Click here to see those 2011 turtle-pterosaur results, still posted online.

Other workers interested in pterosaurs
(most recently Ezcurra et al. 2020) also like to play taxon deletion games as they attempt to cherry-pick preferred sisters close to dinosaurs while omitting tested and validate sisters far from dinosaurs.

The backstory
Peters 2000 added four tritosaur tanystropheid, fenestrasaur pterosaur precursors, Langobardisaurus, Cosesaurus, Sharovipteryx, and Longisquama (Fig. 1) to four previously published analyses and in every case these four nested closer to pterosaurs than any archosaur, archosauriform or archosauromorph. Unfortunately those taxa were omitted from more recent analysis, like those of Kellner 2003, Unwin 2003, Hone and Benton 2007, 2008, Bennett 2012 and Ezcurra et al. 2020.

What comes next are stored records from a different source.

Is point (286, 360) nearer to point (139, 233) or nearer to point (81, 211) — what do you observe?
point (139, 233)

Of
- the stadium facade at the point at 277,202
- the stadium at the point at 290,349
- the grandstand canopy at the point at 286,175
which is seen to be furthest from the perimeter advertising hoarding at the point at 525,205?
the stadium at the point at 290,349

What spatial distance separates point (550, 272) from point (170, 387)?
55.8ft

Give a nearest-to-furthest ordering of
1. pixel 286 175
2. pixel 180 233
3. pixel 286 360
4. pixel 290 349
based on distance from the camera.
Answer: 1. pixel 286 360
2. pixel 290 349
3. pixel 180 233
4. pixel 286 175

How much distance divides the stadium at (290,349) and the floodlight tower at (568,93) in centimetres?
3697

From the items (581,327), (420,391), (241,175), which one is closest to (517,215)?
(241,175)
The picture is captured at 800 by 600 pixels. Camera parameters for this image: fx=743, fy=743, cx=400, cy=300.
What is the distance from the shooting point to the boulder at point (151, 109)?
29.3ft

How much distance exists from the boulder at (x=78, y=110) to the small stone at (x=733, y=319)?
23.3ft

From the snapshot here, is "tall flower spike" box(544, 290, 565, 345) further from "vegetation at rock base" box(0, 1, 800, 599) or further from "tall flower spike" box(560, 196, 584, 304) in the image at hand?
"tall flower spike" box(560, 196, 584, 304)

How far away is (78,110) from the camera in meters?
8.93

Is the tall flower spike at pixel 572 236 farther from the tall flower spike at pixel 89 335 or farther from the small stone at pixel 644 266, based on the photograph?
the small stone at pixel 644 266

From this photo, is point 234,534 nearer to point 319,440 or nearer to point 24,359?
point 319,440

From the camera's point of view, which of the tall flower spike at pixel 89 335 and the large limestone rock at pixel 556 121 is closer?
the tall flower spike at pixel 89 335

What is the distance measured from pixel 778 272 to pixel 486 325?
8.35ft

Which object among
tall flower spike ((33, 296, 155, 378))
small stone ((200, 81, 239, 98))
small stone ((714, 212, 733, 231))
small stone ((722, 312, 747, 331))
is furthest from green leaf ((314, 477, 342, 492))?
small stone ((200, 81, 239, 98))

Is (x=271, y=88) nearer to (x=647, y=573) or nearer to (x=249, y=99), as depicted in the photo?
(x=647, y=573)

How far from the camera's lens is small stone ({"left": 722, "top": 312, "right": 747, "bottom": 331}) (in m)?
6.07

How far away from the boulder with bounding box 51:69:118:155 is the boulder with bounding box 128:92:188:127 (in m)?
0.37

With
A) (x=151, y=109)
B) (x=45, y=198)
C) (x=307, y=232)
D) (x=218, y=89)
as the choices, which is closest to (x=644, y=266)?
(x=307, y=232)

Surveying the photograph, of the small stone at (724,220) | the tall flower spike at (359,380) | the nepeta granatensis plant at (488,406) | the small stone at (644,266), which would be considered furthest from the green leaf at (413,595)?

A few years later, but still 14 years ago,
Peters 2007 added the lepidosaur, Huehuecuertzpalli and it attracted the four fenestrasaurs + pterosaurs. The LRT nested turtles within the Lepidosauromorpha here in 2011, updated here in 2014.

Now that many more taxa are present in the LRT,
let’s rerun that test and its various deletion subunits.

Today, in 2020, repeating the experiment with more taxa
deleting all lepidosauromorphs, other than turtles (and their ancestors back to Stephanospondylus) and pterosaurs, and keeping all archosauromorphs and enaliosaurs. Outgroups retained = Gephyrostegus and Silvanerpeton.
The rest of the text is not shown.